What you need to do:
Copy all of the rows below word for word, leaving out the pictures.

--- Begin Listed entries ---

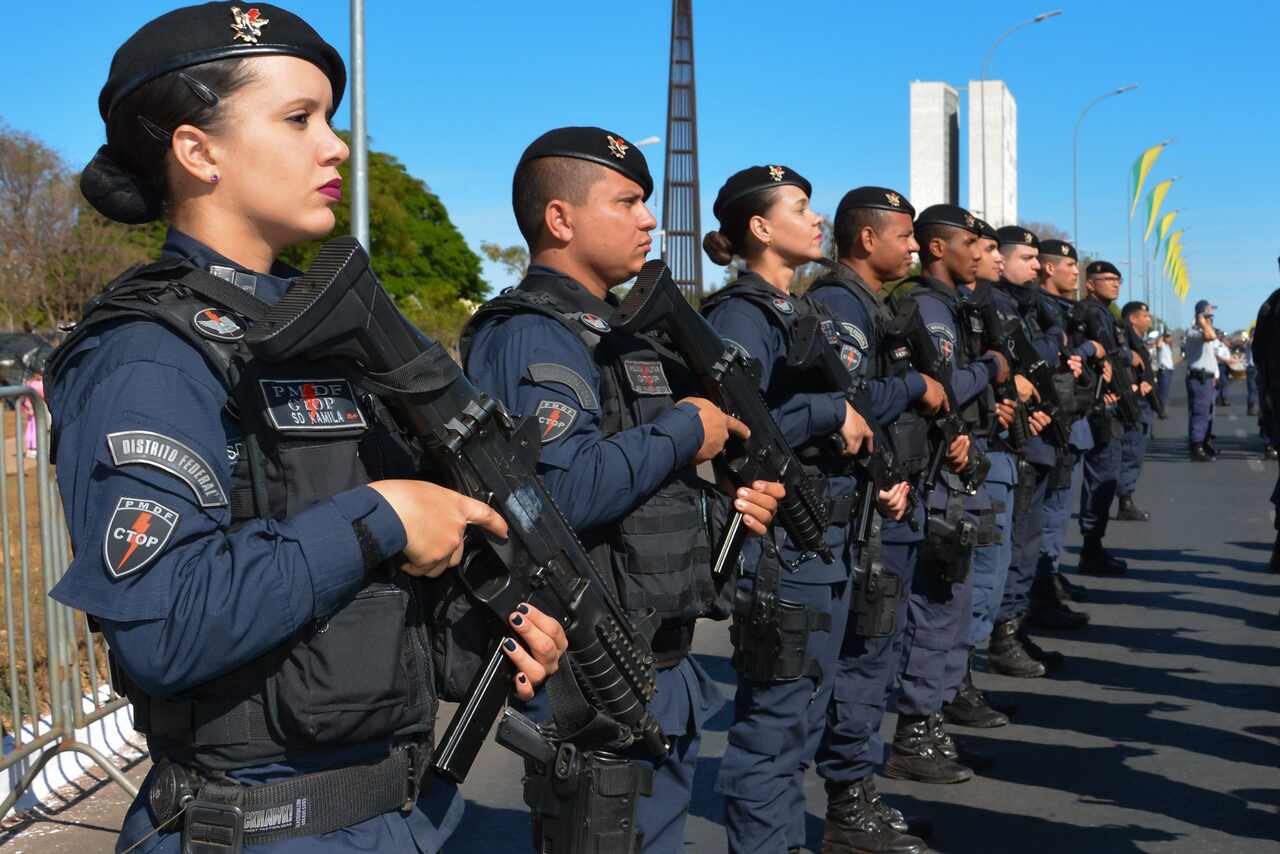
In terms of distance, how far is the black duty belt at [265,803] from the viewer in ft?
5.92

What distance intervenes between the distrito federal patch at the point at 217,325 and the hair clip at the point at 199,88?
311 mm

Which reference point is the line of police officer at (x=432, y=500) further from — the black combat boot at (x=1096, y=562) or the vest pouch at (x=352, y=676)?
the black combat boot at (x=1096, y=562)

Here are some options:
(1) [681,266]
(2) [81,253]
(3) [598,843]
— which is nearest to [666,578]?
(3) [598,843]

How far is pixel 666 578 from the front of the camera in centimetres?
289

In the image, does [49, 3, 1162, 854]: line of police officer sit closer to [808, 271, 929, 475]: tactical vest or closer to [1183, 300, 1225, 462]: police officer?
[808, 271, 929, 475]: tactical vest

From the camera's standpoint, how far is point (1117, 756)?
5.46 metres

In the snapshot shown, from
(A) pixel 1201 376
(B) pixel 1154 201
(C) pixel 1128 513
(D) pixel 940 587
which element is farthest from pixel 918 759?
(B) pixel 1154 201

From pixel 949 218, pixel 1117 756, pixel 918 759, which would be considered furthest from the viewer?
pixel 949 218

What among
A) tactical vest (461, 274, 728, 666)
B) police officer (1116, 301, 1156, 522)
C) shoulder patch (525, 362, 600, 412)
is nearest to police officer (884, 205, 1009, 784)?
tactical vest (461, 274, 728, 666)

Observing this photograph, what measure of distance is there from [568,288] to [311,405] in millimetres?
1318

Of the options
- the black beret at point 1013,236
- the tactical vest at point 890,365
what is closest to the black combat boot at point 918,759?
the tactical vest at point 890,365

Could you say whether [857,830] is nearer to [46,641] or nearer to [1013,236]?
[46,641]

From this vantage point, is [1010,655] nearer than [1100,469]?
Yes

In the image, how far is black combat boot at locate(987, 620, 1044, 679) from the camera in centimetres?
678
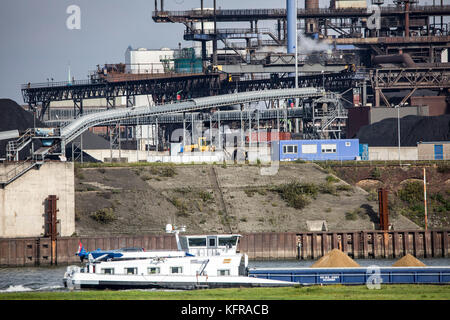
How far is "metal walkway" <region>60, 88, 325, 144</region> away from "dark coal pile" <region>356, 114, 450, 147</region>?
1258 cm

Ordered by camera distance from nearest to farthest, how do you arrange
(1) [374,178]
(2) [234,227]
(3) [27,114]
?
(2) [234,227], (1) [374,178], (3) [27,114]

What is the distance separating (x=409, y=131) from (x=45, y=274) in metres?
68.1

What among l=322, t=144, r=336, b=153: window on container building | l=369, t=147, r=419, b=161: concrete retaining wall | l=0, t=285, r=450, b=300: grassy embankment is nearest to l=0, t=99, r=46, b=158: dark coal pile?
l=322, t=144, r=336, b=153: window on container building

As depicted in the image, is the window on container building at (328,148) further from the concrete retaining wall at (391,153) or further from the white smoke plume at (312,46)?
the white smoke plume at (312,46)

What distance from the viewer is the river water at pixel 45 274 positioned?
177ft

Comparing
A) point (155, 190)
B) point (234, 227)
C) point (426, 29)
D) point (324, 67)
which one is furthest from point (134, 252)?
point (426, 29)

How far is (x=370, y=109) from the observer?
4980 inches

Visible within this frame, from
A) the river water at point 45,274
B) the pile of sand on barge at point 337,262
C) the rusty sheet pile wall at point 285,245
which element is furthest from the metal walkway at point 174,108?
the pile of sand on barge at point 337,262

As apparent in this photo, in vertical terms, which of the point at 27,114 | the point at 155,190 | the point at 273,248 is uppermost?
the point at 27,114

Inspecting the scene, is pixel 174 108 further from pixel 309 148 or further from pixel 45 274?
pixel 45 274

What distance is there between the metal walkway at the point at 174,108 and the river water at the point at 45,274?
1269 inches

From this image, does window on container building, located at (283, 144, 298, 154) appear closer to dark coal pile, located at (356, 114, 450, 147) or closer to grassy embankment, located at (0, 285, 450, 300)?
dark coal pile, located at (356, 114, 450, 147)
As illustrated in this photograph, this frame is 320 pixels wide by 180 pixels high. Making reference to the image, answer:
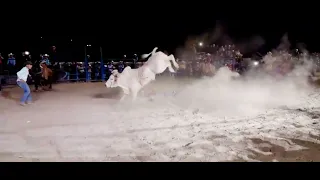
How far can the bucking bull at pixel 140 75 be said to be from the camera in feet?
34.3

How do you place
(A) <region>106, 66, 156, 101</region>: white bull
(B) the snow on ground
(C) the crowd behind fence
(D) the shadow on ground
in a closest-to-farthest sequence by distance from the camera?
(D) the shadow on ground → (B) the snow on ground → (A) <region>106, 66, 156, 101</region>: white bull → (C) the crowd behind fence

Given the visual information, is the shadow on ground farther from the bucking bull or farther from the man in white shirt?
the man in white shirt

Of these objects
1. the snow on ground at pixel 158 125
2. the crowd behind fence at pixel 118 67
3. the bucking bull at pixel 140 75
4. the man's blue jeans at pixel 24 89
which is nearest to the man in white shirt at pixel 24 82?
the man's blue jeans at pixel 24 89

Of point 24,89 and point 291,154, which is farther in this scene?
point 24,89

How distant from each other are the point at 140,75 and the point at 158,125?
3444 mm

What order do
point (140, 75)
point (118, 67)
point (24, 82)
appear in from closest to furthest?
point (24, 82), point (140, 75), point (118, 67)

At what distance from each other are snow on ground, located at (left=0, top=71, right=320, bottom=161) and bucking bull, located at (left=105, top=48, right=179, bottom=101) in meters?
0.62

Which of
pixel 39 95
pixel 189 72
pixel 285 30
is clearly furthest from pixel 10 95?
pixel 285 30

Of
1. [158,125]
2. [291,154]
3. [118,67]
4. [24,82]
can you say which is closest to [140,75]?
[158,125]

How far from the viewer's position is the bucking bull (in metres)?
10.5

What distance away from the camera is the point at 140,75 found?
10.6 m

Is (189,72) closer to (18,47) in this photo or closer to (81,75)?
(81,75)

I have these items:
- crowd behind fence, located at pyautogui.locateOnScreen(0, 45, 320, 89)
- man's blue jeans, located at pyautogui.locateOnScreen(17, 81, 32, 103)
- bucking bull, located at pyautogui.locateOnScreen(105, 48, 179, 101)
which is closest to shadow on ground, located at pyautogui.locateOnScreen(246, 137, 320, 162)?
bucking bull, located at pyautogui.locateOnScreen(105, 48, 179, 101)

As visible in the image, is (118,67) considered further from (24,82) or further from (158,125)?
(158,125)
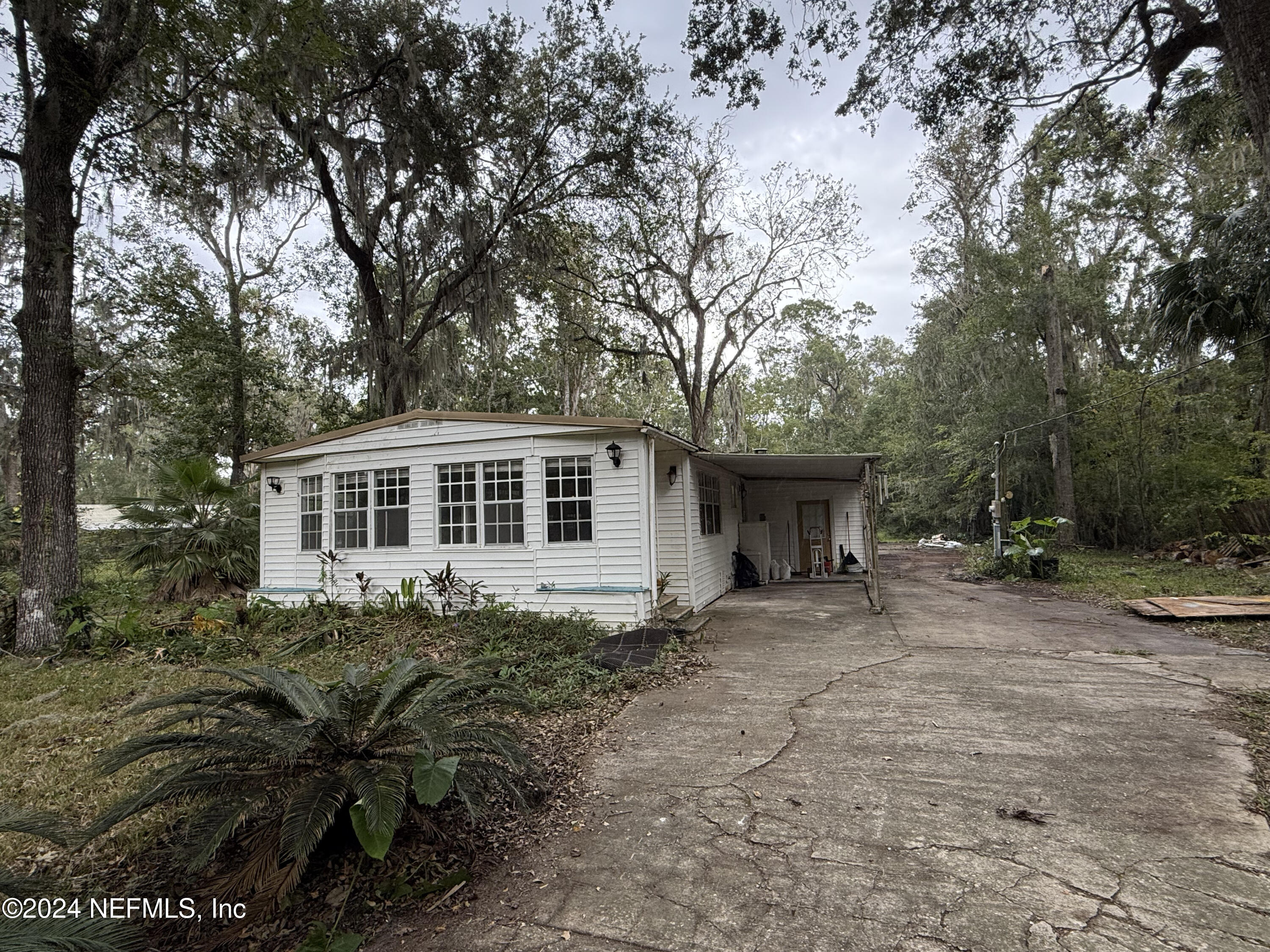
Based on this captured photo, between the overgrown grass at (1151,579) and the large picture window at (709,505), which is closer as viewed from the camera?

--- End Listed entries ---

Expected answer:
In terms of distance, how far is the black duty belt at [265,803] from the viewer in ft?
5.92

What distance intervenes between the distrito federal patch at the point at 217,325 and the hair clip at the point at 199,88?
311 mm

Which reference point is the line of police officer at (x=432, y=500) further from — the black combat boot at (x=1096, y=562) or the vest pouch at (x=352, y=676)?
the black combat boot at (x=1096, y=562)

Here are some options:
(1) [681,266]
(2) [81,253]
(3) [598,843]
— which is nearest to [666,578]?
(3) [598,843]

How far is pixel 666 578 from the front of the camera in centimetres?
289

In the image, does [49, 3, 1162, 854]: line of police officer sit closer to [808, 271, 929, 475]: tactical vest or closer to [1183, 300, 1225, 462]: police officer?
[808, 271, 929, 475]: tactical vest

From the camera's standpoint, how far is point (1117, 756)?
5.46 metres

In the snapshot shown, from
(A) pixel 1201 376
(B) pixel 1154 201
(C) pixel 1128 513
(D) pixel 940 587
which element is farthest from pixel 918 759?
(B) pixel 1154 201

From pixel 949 218, pixel 1117 756, pixel 918 759, which would be considered furthest from the viewer?
pixel 949 218

What among
A) tactical vest (461, 274, 728, 666)
B) police officer (1116, 301, 1156, 522)
C) shoulder patch (525, 362, 600, 412)
is nearest to police officer (884, 205, 1009, 784)?
tactical vest (461, 274, 728, 666)

Observing this photograph, what measure of distance is there from [568,288] to [311,405] in millimetres?
1318

Of the options
- the black beret at point 1013,236
- the tactical vest at point 890,365
what is closest to the black combat boot at point 918,759?
the tactical vest at point 890,365

Could you say whether [857,830] is nearer to [46,641] or nearer to [1013,236]?
[46,641]

From this vantage point, is [1010,655] nearer than [1100,469]?
Yes

In the image, how far is black combat boot at locate(987, 620, 1044, 679) from the camera in centimetres?
678
How far is "metal walkway" <region>60, 88, 325, 144</region> away from "dark coal pile" <region>356, 114, 450, 147</region>?
1258 cm

Ordered by camera distance from nearest to farthest, how do you arrange
(1) [374,178]
(2) [234,227]
(3) [27,114]
?
(2) [234,227], (1) [374,178], (3) [27,114]

What is the distance separating (x=409, y=131) from (x=45, y=274) in metres?
68.1

What among l=322, t=144, r=336, b=153: window on container building | l=369, t=147, r=419, b=161: concrete retaining wall | l=0, t=285, r=450, b=300: grassy embankment is nearest to l=0, t=99, r=46, b=158: dark coal pile?
l=322, t=144, r=336, b=153: window on container building

As depicted in the image, is the window on container building at (328,148) further from the concrete retaining wall at (391,153) or further from the white smoke plume at (312,46)?
the white smoke plume at (312,46)

What distance from the viewer is the river water at pixel 45 274 positioned?
177ft

Comparing
A) point (155, 190)
B) point (234, 227)
C) point (426, 29)
D) point (324, 67)
which one is furthest from point (134, 252)?
point (426, 29)

How far is (x=370, y=109) from the observer?
4980 inches

Visible within this frame, from
A) the river water at point 45,274
B) the pile of sand on barge at point 337,262
C) the rusty sheet pile wall at point 285,245
which element is furthest from the metal walkway at point 174,108?
the pile of sand on barge at point 337,262

As apparent in this photo, in vertical terms, which of the point at 27,114 | the point at 155,190 | the point at 273,248 is uppermost?
the point at 27,114

Inspecting the scene, is pixel 174 108 further from pixel 309 148 or further from pixel 45 274?
pixel 45 274

What distance is there between the metal walkway at the point at 174,108 and the river water at the point at 45,274?
1269 inches

From this image, does window on container building, located at (283, 144, 298, 154) appear closer to dark coal pile, located at (356, 114, 450, 147) or closer to grassy embankment, located at (0, 285, 450, 300)?
dark coal pile, located at (356, 114, 450, 147)
As illustrated in this photograph, this frame is 320 pixels wide by 180 pixels high. Making reference to the image, answer:
How far can the bucking bull at pixel 140 75 be said to be from the camera in feet?
34.3

How do you place
(A) <region>106, 66, 156, 101</region>: white bull
(B) the snow on ground
(C) the crowd behind fence
(D) the shadow on ground
in a closest-to-farthest sequence by distance from the camera?
(D) the shadow on ground → (B) the snow on ground → (A) <region>106, 66, 156, 101</region>: white bull → (C) the crowd behind fence

Given the visual information, is the shadow on ground farther from the bucking bull or farther from the man in white shirt?
the man in white shirt

Of these objects
1. the snow on ground at pixel 158 125
2. the crowd behind fence at pixel 118 67
3. the bucking bull at pixel 140 75
4. the man's blue jeans at pixel 24 89
which is nearest to the man in white shirt at pixel 24 82?
the man's blue jeans at pixel 24 89

Of point 24,89 and point 291,154, which is farther in this scene?
point 24,89

How distant from each other are the point at 140,75 and the point at 158,125?
3444 mm

What order do
point (140, 75)
point (118, 67)
point (24, 82)
appear in from closest to furthest?
point (24, 82), point (140, 75), point (118, 67)

At what distance from each other are snow on ground, located at (left=0, top=71, right=320, bottom=161) and bucking bull, located at (left=105, top=48, right=179, bottom=101) in meters?
0.62

Which of
pixel 39 95
pixel 189 72
pixel 285 30
is clearly furthest from pixel 10 95?
pixel 285 30

Of
1. [158,125]
2. [291,154]
3. [118,67]
4. [24,82]
can you say which is closest to [140,75]?
[158,125]

How far from the viewer's position is the bucking bull (in metres)?
10.5

What distance away from the camera is the point at 140,75 found?
10.6 m

Is (189,72) closer to (18,47) in this photo or closer to (81,75)?
(81,75)

I have these items:
- crowd behind fence, located at pyautogui.locateOnScreen(0, 45, 320, 89)
- man's blue jeans, located at pyautogui.locateOnScreen(17, 81, 32, 103)
- bucking bull, located at pyautogui.locateOnScreen(105, 48, 179, 101)
which is closest to shadow on ground, located at pyautogui.locateOnScreen(246, 137, 320, 162)?
bucking bull, located at pyautogui.locateOnScreen(105, 48, 179, 101)

As visible in the image, is (118,67) considered further from (24,82) or further from (158,125)?
(158,125)
Based on this captured photo, between the overgrown grass at (1151,579) and the large picture window at (709,505), which is closer as viewed from the camera?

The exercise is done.